Le Giornate del Cinema Muto di Pordenone sono un appuntamento internazionale di altissimo valore culturale.

Se per ragioni anagrafiche è impossibile incontrarne i protagonisti – ovvero gli attori e i registi – è però normale imbattersi in molti fra i più importanti storici, studiosi, restauratori, ricercatori e docenti universitari, che da ogni angolo del mondo giungono da trentasette anni nel capoluogo friulano per portare alla luce ciò che resta di questo patrimonio filmico, per lo più andato irrimediabilmente perduto.

La mia prima volta a questa rassegna risale a molti anni fa e confesso che allora ero piuttosto perplessa, perché la mia esperienza di cinema muto non andava oltre alcune pellicole del grande Chaplin e qualche “comica“.

Mi chiedevo se sarei mai riuscita a seguire un simile appuntamento o sarei sprofodata in una delle poltrone del teatro Verdi, che ospita le Giornate insieme al CinemaZero.

Ovviamente così non fu e me ne innamorai. Il primo vero lungometraggio che vidi fu una pellicola di Frank Borzage, bravo regista oggi sconosciuto ai più.

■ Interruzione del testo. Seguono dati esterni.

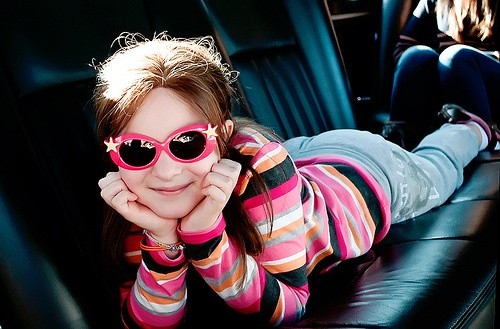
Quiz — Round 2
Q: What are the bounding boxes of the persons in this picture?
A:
[382,0,500,147]
[97,41,500,329]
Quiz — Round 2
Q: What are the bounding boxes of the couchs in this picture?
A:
[1,0,500,329]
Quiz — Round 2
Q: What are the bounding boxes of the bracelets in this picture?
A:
[139,238,182,251]
[140,228,184,251]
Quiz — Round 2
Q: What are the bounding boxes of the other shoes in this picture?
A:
[381,120,414,152]
[437,103,500,153]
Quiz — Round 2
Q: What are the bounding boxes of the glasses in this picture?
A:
[103,122,220,171]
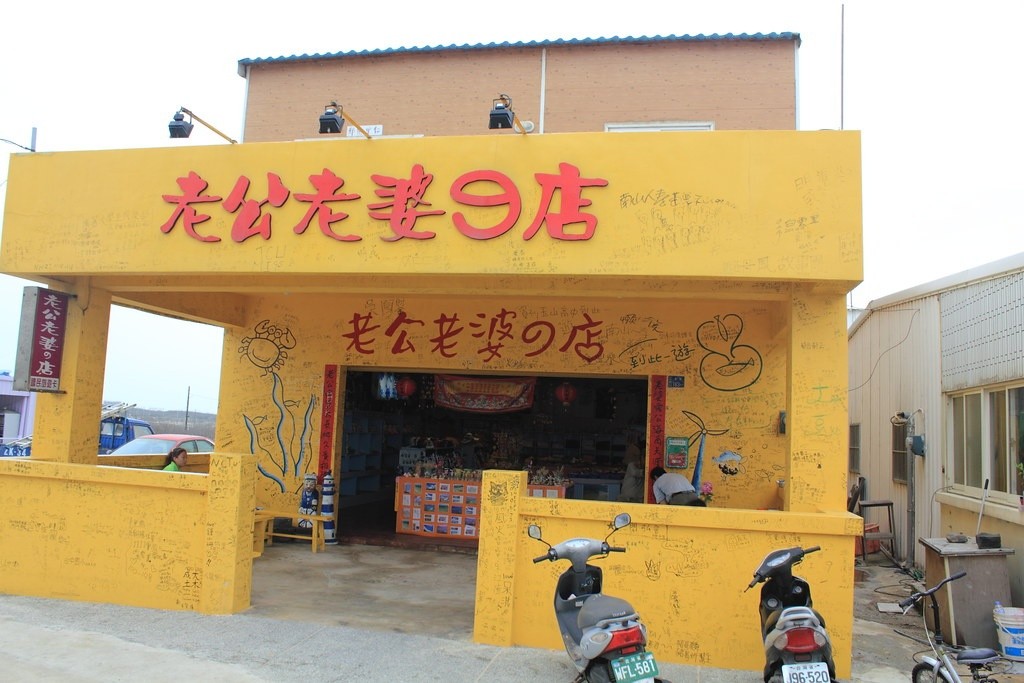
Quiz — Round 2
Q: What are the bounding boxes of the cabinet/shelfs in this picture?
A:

Quella che invece mi impressionò allora fu Cenere: l’unico film interpretato dalla grande Eleonora Duse, che voi potrete vedere qui.

Incontrarla sul grande schermo fu una grandissima emozione.

La rassegna pordenonese è stata famosa all’estero forse prima ancora di esserlo in Italia. Punto di riferimento mondiale, è nata per passione, ma vive di grandi collaborazioni internazionali e patrocini di prestigio.

Non si creda però che le Giornate del Cinema Muto siano per pochi specialisti, perché le lunghe fila prima al botteghino e poi all’entrata ne fanno un appuntamento amatissimo dal pubblico.

Con gli anni questa rassegna si è aperta alla scolaresche con appuntamenti pensati per loro, ma aperti agli accreditati.

Da sempre credo che il cinema dovrebbe entrare stabilmente nelle scuole, perché è un’arte non meno importante della musica, del disegno, della pittura o della scultura. Al contrario è spesso una summa di più arti e spunto di approfondimenti per altre discipline, la storia in primis.

E così mi sono ritrovata con diverse classi di giovanissimi ad assistere alle proiezioni di Georges Méliès, studenti per nulla annoiati, anzi piuttosto incuriositi dal genio di questo artista e attenti al relatore, che ha tenuto un’interessante lezione su colui che per alcuni versi è considerato il padre del cinema, inteso come arte di intrattenimento.

La presentazione poi di numerosi libri e studi scandisce il programma fittissimo del festival, che dal mattino a tarda sera attraversa le varie sezioni della rassegna.

Una menzione a parte va all’intrattenimento musicale, che accompagna sempre le singole proiezioni e i grandi eventi di apertura e chiusura, con ottimi musicisti quando non addirittura con orchestre.

Niente è trascurato, niente è approssimato in queste Giornate in cui, mentre si apprende, ci si confronta, si approfondisce, ci si intrattiene, cercando – in un’invisibile macchina del tempo – di ritrovarsi spettatori incantati in quegli anni che vanno dall’epoca che la grande Francesca Bertini definì “della bellezza e della distanza”, ovvero la Belle Époque, fino alle soglie del sonoro, in cui tutto cambiò.